=== Data to use ===
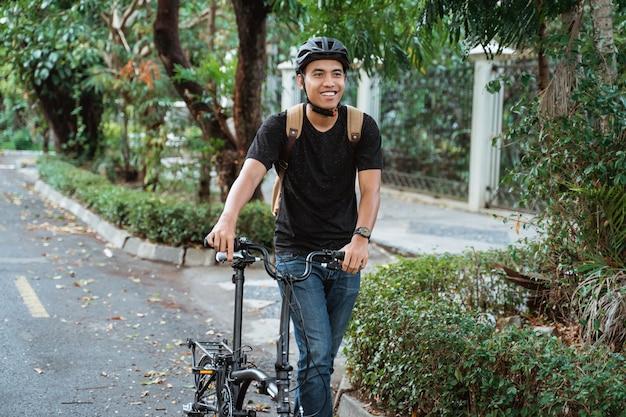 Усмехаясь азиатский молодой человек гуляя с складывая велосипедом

==

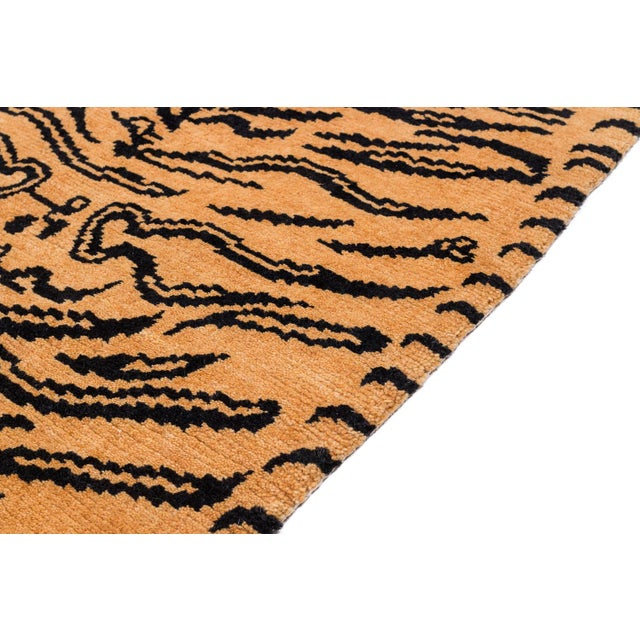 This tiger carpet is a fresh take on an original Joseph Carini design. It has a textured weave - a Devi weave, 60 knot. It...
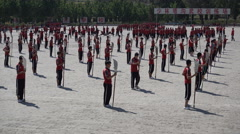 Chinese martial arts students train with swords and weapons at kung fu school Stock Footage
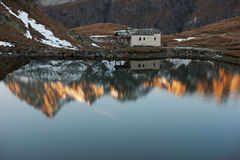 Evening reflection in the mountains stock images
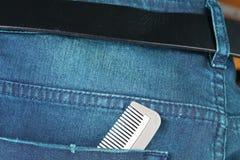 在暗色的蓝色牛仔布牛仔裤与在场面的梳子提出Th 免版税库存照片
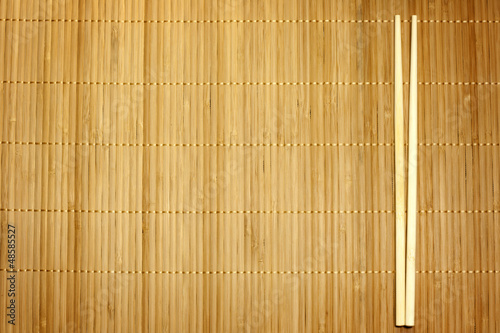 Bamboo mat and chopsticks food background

=== Task item ===
Beginning with the line above that contains "Evening reflection in" and ending with the line that contains "Bamboo mat and chopsticks food background", quote each line exactly, keeping out the pictures.

=== Solved problem ===
 Evening reflection in the mountains stock images
 在暗色的蓝色牛仔布牛仔裤与在场面的梳子提出Th 免版税库存照片
 Bamboo mat and chopsticks food background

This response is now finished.